Strength is a woman heavily pregnant with two,
Who risked her own life, so that they could live through.
A woman who decided that although she had cancer,
Her babies being terminated was definitely no answer.
At 23 weeks pregnant as healthy as can be,
Sat anxiously waiting with mum in A&e.
A suspected blood clot found in my arm,
Praying this would do my babies no harm.
I was taken to a room lots of strangers around,
Then a doctor confessed it was cancer she found.
I ran away screaming because of the news,
I just ran and ran holding my bag and my shoes.
I was confused why cancer chose me?
Why now when I’m carrying my twins?
I begged to keep my babies safe,
At least up to when 3rd trimester begins.
I did it and although I risked my life,
Week 29 I became a mum.
My girl entered the world making lots of noise,
But where’s my boy? My heart went so numb.
I turned to my left and there he was,
Why wasn’t he crying like her?
They resuscitated him for what seems forever,
The rest just seems a blur.
He eventually made it although he refused to breathe on his own,
His lungs were just so tiny and not fully grown.
He had a heart condition that caused much confusion,
Medicine after medicine, monitors and a blood transfusion.
My girl couldn’t eat without tubes,
Each time I tried she would moan and groan,
Everyday I was desperate forcing her with a bottle,
I was a heartbroken mother who wanted her home.
Chemo began a week later, I then lost my hair,
My confidence was at zero, there was just nothing there.
I couldn’t look in the mirror, i couldn’t recognise myself,
I no longer felt pretty or a picture of good health.
I couldn’t feel sexy, i just wasn’t the same,
And it was much more harder to understand as nobody was at blame.
The best idea was to run away from the pain,
But i was now a mother and felt i didn’t deserve to complain.
There was a time I just broke down yet I had no tears left to cry.
I was told I couldn’t hold my boy incase i might die.
He grew an infection that could have ended my life so easy,
Unlike yourself who would At worst just feel queasy.
My babies eventually come home and I continued to be treated.
As the days and weeks went passing by,
I was more determined not to be defeated!!

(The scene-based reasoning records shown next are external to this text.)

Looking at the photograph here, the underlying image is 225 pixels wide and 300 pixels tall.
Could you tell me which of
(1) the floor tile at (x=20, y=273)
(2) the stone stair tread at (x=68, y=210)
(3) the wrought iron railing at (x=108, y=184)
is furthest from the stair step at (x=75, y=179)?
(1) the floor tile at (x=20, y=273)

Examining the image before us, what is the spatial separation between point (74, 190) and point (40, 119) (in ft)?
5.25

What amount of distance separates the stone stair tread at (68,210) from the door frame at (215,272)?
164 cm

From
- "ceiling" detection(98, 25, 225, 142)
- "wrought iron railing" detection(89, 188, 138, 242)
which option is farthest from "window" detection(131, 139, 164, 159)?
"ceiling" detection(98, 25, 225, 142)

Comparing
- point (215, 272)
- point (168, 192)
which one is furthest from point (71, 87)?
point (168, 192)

I remember this was the moment I found the charity mummy’s star,
That over the weeks has helped me become a stronger person by far.
They understand that life doesn’t just go back to how it used to be,
But most importantly they were the only people I felt that truly understood me.

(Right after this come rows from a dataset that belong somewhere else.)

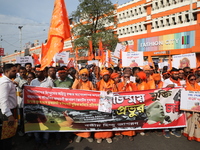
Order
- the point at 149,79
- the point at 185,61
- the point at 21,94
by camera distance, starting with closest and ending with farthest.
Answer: the point at 21,94 < the point at 149,79 < the point at 185,61

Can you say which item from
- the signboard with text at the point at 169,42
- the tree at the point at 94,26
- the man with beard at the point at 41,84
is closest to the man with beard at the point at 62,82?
the man with beard at the point at 41,84

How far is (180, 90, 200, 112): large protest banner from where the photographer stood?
3.81 m

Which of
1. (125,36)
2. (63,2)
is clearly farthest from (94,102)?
(125,36)

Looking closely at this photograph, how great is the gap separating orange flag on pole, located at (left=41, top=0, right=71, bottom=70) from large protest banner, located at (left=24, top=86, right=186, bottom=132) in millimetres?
1132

I felt I had to reply to the world with the words ‘I’m fine’,
Even though I felt fear and was distressed
I felt I had to lie to the doctor,
As successful mothers should not feel depressed.
But at mummy’s star I can be myself,
They encourage me to stand and be proud.
They have encouraged me to understand I’m not alone and I most certainly don’t stand out from the crowd.
They taught me that it’s ok to cry,
And are always there when I feel low.
They have encouraged me to love myself again,
Thanks to them I have learnt to let my level of self love grow.
I hope nobody else in this world has to experience the pain in my heart by far.
But I’m more than confident that you will be in the greatest hands,
As a member of the family I call mummy’s star.